An Old Bloke Like Me

March 4, 2009 by  
Filed under An Old Bloke Like Me, Bush Poetry

Introduction

Every workplace seems to have a resident ‘Old Fart’ hanging around, someone who used to work there years ago and is now retired, or has some vested interest in the goings on of the place. Memories blur with reality on a regular basis, ( the older you get, the better you were) and shearing sheds are a notorious haunt for such past legends.

Bush poetry by Andrew Hull

Every old shed’s got a bloke like me,
I’m usually found by the door.
My cigarette smoke lines the roof of the shed,
My crumpled akubra near swallows my head,
All I am is my stories, the smoke that you see,
And the piles of ash on the floor.

I have no real title or job to perform,
I speak when I want you to hear.
I lean on a broom but I don’t ever sweep,
I wake up at four and by four I’m asleep,
I’m a remnant of days before union reform,
So they pay me with smokes, tea and beer.

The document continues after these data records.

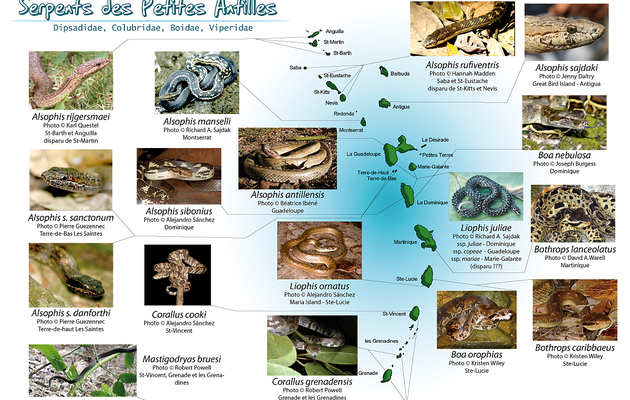 Serpents des Petites Antilles (exceptés les Typhlops)
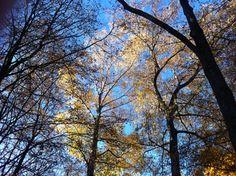 Blauer Himmel, leichtes Gemüt. Morgenmomente im November - Waldhotel Stuttgart.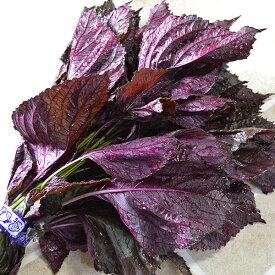 赤しそ 1束 梅干し用 赤紫蘇ジュース用 福岡県芦屋産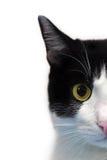 Het halve gezicht van de kat Stock Foto
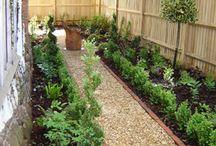 Veggie patch side garden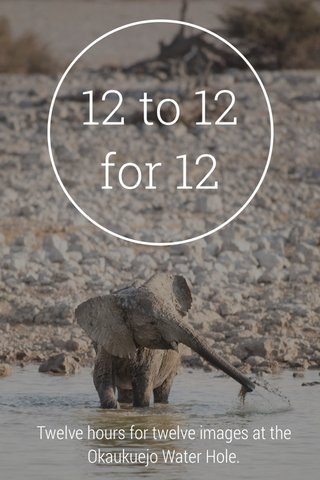 12 to 12 for 12 Twelve hours for twelve images at the Okaukuejo Water Hole.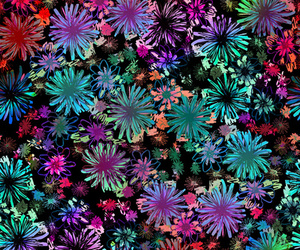 wallpaper, flowers, and backgrounds image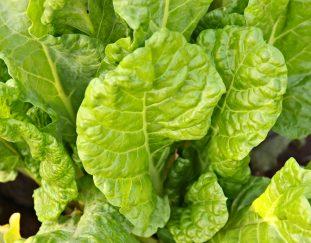 farming-vegetables-in-kakamega-county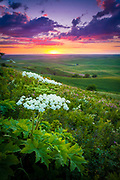 Flowers at Steptoe Butte in the Palouse region of eastern Washington state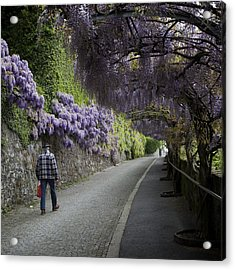 Wisteria And Plaid Acrylic Print by Colleen Williams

The mornings I’m always hung over and down,
The rest is my memories it seems.
Like the time that I shore three hundred or more, 
Or the day that I knocked the boss clean out the door,
The young fella’s listen, but stare at the ground,
As I recall my half drunken dreams.

I know that there’s pity in the young shearer’s eyes,
But I talk and pretend not to see.
For the yarns that I give are half lies and half true,
But they’ll become their memories and their stories too,
And that way this old shearer never quite dies
‘Cause each shed’s got an old bloke like me.